Jameon Lewis

No. 4, 16
- Position: Wide receiver

Personal information
- Born: November 26, 1991 (age 34)
- Listed height: 5 ft 9 in (1.75 m)
- Listed weight: 187 lb (85 kg)

Career information
- High school: Tylertown (MS)
- College: Mississippi State
- NFL draft: 2015: undrafted

Career history
- Toronto Argonauts (2016); Albany Empire (2018)*; Arizona Rattlers (2019)*;
- * Offseason and/or practice squad member only

= Jameon Lewis =

American football player (born 1991)

Jameon Kalchevis Lewis (born November 26, 1991) is an American former football wide receiver. He played college football at Mississippi State.

==Early life==
Lewis attended Tylertown High School in Tylertown, Mississippi, where he helped lead his team to the Mississippi 3A State Championship. As the starting quarterback, Lewis only lost 4 games from his sophomore to senior year. Lewis led the chiefs to back to back State Championships appearance, winning his final year.

Lewis was rated as a three-star recruit by 247sports.com and Rivals.com.He was also rated no. 24 top prospects in MS regardless of position. Listed on the Jackson (Miss.) Clarion Ledger's 40 most wanted recruits. One of the two quarterbacks chosen for the Mississippi-Alabama all star game roster.

==College career==

===Freshman and sophomore seasons===
After redshirting in 2010 season, Lewis caught 4 passes for 113 yards in his first college game, a 59–14 over Memphis. He caught only three more passes in the 2011 season.
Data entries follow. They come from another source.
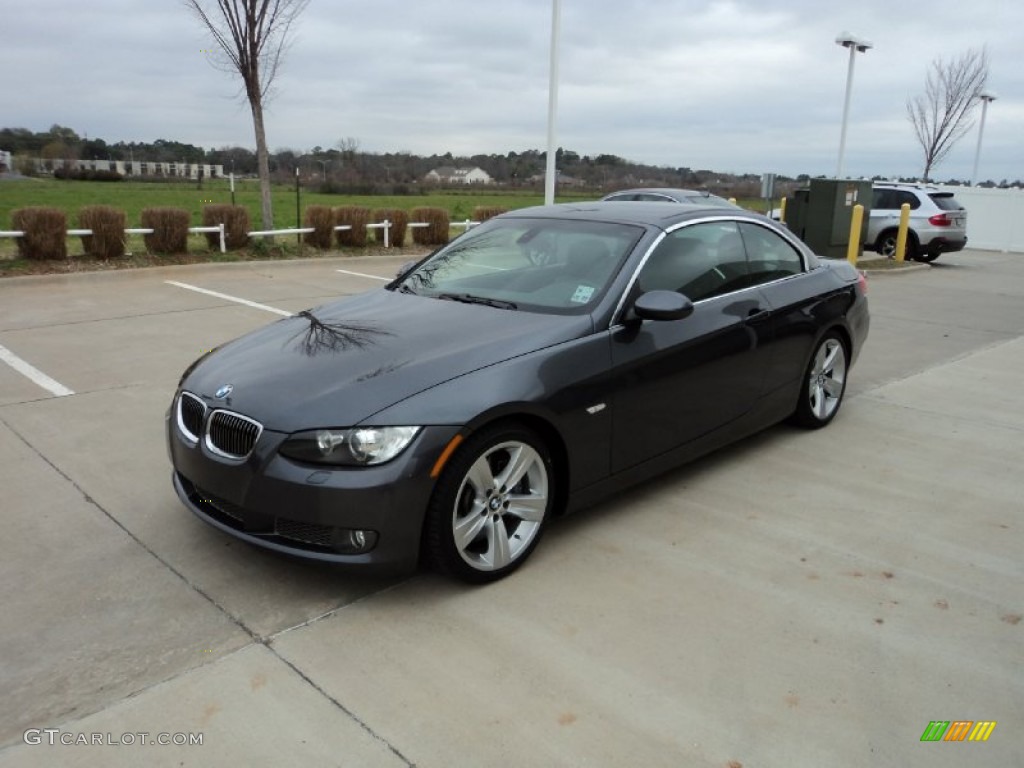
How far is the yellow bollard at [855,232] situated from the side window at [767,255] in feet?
37.5

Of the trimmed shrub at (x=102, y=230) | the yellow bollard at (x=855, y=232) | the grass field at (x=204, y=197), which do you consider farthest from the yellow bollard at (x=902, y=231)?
the trimmed shrub at (x=102, y=230)

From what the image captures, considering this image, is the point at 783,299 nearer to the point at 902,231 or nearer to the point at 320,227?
the point at 320,227

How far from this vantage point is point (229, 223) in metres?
14.5

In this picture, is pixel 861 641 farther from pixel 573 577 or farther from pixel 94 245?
pixel 94 245

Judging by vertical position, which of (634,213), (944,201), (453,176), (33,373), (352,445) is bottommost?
(33,373)

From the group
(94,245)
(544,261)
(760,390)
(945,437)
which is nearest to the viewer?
(544,261)

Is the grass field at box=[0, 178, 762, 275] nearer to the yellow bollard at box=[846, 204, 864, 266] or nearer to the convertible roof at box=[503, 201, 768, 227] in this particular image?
the convertible roof at box=[503, 201, 768, 227]

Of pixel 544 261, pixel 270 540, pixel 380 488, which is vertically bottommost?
pixel 270 540

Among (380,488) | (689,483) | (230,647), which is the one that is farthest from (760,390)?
(230,647)

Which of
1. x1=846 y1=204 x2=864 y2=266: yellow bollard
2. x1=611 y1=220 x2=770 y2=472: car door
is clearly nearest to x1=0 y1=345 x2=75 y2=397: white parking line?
x1=611 y1=220 x2=770 y2=472: car door

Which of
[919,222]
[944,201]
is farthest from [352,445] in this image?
[944,201]

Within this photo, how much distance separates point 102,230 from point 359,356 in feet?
35.5

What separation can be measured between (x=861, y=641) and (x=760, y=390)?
1.95m

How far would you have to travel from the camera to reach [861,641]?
3.15m
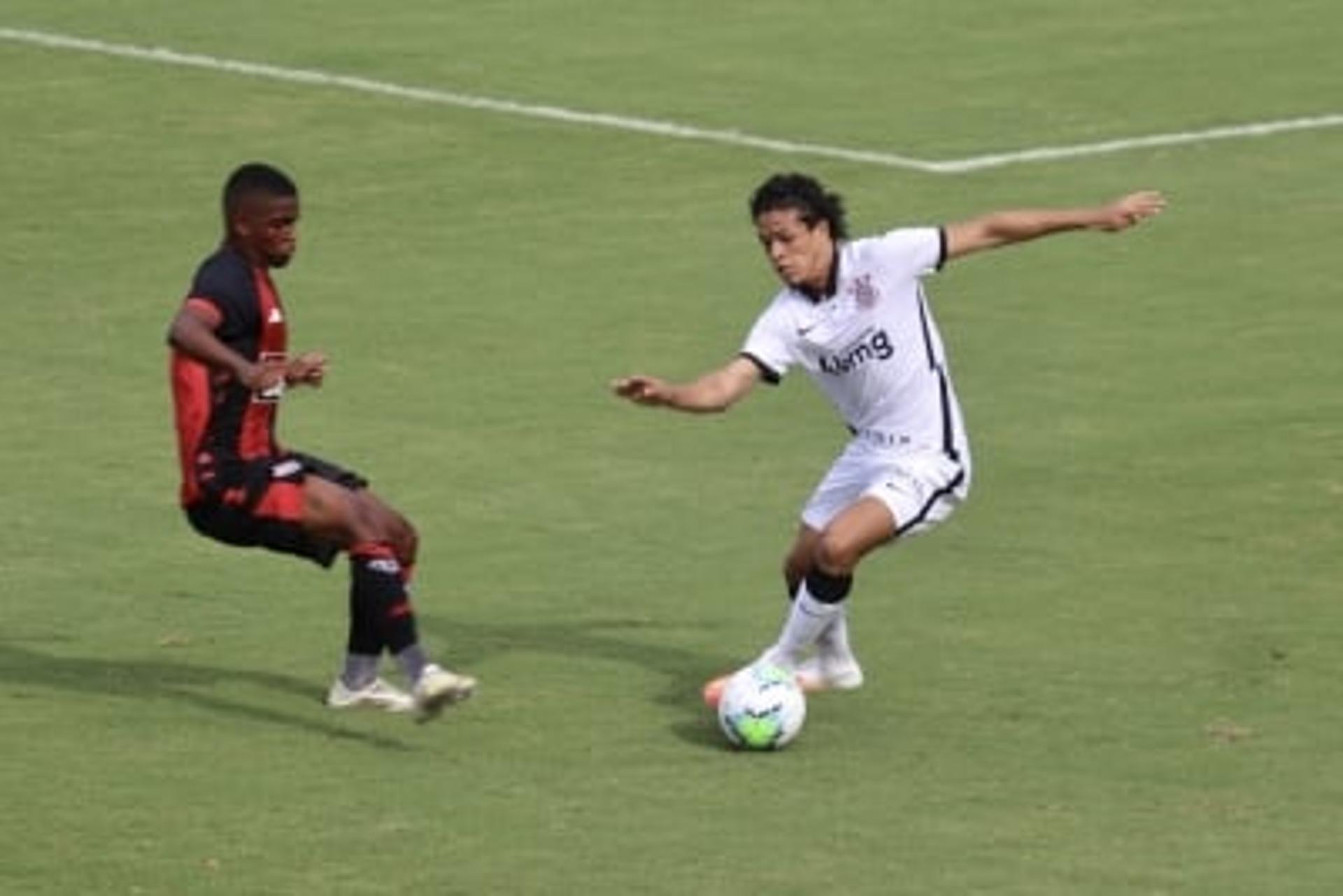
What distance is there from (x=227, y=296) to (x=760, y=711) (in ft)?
8.98

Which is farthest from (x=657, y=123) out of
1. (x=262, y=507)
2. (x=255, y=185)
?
(x=262, y=507)

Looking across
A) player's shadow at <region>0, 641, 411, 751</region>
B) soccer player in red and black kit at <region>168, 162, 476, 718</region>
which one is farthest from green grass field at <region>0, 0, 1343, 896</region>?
soccer player in red and black kit at <region>168, 162, 476, 718</region>

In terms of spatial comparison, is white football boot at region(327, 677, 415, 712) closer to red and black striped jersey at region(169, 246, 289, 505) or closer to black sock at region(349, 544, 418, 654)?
black sock at region(349, 544, 418, 654)

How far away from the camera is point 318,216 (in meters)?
28.8

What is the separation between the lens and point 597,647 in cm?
1822

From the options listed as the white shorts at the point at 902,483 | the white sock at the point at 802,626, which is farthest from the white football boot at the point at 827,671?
the white shorts at the point at 902,483

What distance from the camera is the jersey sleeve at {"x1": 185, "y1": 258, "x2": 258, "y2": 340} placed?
53.6 feet

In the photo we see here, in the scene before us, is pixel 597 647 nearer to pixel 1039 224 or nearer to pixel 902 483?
pixel 902 483

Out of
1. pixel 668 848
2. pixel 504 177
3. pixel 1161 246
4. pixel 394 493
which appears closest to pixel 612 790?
pixel 668 848

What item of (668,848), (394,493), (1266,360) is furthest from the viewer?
(1266,360)

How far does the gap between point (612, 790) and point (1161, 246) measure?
12696 mm

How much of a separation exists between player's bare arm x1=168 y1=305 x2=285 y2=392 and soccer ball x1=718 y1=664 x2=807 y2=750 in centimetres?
222

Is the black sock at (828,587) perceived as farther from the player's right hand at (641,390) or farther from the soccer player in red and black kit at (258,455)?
the soccer player in red and black kit at (258,455)

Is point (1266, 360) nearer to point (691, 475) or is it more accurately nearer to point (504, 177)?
point (691, 475)
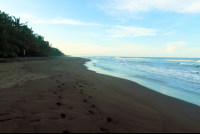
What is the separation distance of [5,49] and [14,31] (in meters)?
7.56

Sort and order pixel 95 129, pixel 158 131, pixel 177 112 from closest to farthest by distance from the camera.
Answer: pixel 95 129
pixel 158 131
pixel 177 112

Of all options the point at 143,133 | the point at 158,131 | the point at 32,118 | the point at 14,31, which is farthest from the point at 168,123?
the point at 14,31

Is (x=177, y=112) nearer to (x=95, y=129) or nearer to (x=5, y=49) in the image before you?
(x=95, y=129)

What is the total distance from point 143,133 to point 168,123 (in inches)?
32.0

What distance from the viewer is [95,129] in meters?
1.80

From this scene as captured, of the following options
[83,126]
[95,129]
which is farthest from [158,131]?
[83,126]

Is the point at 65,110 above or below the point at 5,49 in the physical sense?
below

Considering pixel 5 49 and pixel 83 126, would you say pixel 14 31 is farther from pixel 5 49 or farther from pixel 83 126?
pixel 83 126

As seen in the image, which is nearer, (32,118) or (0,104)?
(32,118)

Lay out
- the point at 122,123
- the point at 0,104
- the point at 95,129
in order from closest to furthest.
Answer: the point at 95,129, the point at 122,123, the point at 0,104

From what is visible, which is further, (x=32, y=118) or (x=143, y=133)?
(x=32, y=118)

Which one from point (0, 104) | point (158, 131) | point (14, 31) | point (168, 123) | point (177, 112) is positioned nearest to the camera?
point (158, 131)

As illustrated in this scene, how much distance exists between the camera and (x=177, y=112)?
2912 mm

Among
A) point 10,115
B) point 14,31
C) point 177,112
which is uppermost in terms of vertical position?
point 14,31
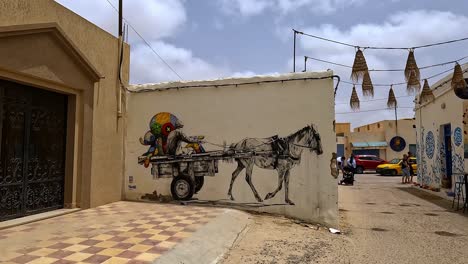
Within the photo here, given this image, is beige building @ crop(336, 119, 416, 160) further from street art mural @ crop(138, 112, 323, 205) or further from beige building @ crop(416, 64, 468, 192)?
street art mural @ crop(138, 112, 323, 205)

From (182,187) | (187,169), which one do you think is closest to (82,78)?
(187,169)

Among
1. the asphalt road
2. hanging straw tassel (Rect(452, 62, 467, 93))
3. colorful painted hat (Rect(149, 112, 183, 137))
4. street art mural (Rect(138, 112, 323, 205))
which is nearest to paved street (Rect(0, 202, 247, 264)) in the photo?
street art mural (Rect(138, 112, 323, 205))

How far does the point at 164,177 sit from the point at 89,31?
4008mm

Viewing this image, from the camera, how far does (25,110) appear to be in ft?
23.3

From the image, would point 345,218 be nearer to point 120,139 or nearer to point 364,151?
point 120,139

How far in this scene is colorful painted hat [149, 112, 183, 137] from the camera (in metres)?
9.80

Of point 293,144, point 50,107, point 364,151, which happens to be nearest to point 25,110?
point 50,107

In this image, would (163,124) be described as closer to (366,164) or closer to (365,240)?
(365,240)

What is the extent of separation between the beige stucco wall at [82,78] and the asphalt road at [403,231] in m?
5.67

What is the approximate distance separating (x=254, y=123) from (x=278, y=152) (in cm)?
92

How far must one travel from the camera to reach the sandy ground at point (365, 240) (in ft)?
19.3

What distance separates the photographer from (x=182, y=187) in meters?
9.63

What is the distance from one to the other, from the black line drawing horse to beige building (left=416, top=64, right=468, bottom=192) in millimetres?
6034

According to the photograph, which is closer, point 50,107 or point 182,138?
point 50,107
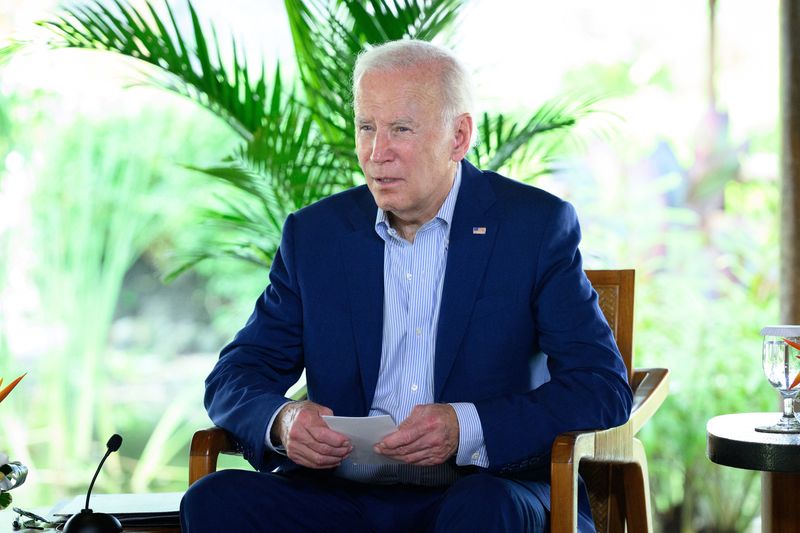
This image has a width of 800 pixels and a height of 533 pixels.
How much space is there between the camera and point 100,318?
4.71 m

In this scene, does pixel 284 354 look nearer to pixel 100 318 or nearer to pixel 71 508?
pixel 71 508

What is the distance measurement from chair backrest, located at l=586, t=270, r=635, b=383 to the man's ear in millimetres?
547

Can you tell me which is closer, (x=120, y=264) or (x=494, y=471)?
(x=494, y=471)

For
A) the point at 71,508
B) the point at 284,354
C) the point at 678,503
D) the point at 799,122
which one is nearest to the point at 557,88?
the point at 799,122

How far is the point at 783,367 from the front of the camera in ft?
7.40

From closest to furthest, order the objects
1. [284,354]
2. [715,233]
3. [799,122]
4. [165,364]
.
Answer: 1. [284,354]
2. [799,122]
3. [715,233]
4. [165,364]

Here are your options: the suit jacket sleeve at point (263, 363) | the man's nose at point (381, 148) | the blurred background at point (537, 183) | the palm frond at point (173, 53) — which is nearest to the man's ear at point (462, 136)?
the man's nose at point (381, 148)

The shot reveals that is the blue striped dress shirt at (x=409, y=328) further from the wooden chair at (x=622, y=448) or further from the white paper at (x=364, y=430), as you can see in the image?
the wooden chair at (x=622, y=448)

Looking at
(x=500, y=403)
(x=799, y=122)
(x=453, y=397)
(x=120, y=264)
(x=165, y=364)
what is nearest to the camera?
(x=500, y=403)

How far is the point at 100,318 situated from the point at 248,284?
704 millimetres

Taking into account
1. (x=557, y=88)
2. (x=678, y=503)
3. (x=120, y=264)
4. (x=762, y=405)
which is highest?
(x=557, y=88)

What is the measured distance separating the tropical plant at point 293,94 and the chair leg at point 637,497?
103 cm

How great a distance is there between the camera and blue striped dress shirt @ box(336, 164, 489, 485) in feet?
6.88

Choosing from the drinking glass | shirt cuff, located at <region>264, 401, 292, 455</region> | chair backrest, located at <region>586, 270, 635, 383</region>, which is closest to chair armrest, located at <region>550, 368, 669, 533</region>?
chair backrest, located at <region>586, 270, 635, 383</region>
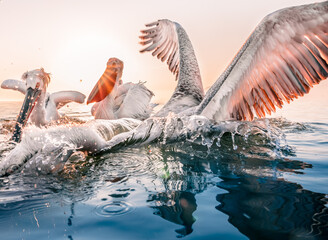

Lewis would play in all 13 games in 2012, recording 10 catches.

===Junior season (2013)===
Lewis had a breakout year in 2013. In a 62–7 win over Troy, he recorded a passing, rushing, and receiving touchdown. He had his first 100-yard receiving game in 59–26 loss to LSU, and also recorded touchdown passes in games against Kentucky (a game in which he repeated the feat of throwing, catching, and running in a touchdown) and Texas A&M.

In the 2013 Liberty Bowl against Rice, Lewis set a school single-game record with 220 receiving yards, bringing his season total to 923, the fourth-most single-season yards by a receiver in school history.

===Senior season (2014)===
Lewis threw his fourth career pass (also his fourth career touchdown pass) against South Alabama. He missed several games during the season with a leg injury but caught enough passes to rank 8th on the Bulldogs' career leaderboards in receptions and 10th in yards at the time.

===Statistics===

Receiving; Passing; Rushing; Punt returns; Kickoff returns
Year: Games; Team; Rec; Yds; Avg; Lng; TD; C-A; Yds; TD; Att; Yds; TD; PR; Yds; TD; KR; Yds; TD
2011: Mississippi State; 13; 7; 143; 20.4; 80; 1; 0-0; 0; 0; 11; 86; 1; 4; 10; 0; 22; 386; 0
2012: Mississippi State; 13; 10; 108; 10.8; 21; 0; 0-0; 0; 0; 5; 21; 0; 2; 11; 0; 20; 517; 1
2013: Mississippi State; 13; 64; 923; 14.4; 65; 5; 3-3; 84; 3; 13; 117; 3; 23; 51; 0; 20; 446; 0
2014: Mississippi State; 9; 32; 380; 11.9; 74; 2; 1-1; 24; 1; 7; 56; 0; 2; 5; 0; 3; 65; 0
Career: 48; 113; 1,554; 13.8; 74; 8; 4-4; 108; 4; 36; 280; 4; 31; 77; 0; 65; 1,414; 1

==Professional career==
Lewis was signed to the Toronto Argonauts practice squad in October 2016. He was re-signed by the team in December. Lewis was waived after mini-camp in 2017.

On March 22, 2018, Lewis was assigned to the Albany Empire. On April 7, 2018, he was placed on reassignment.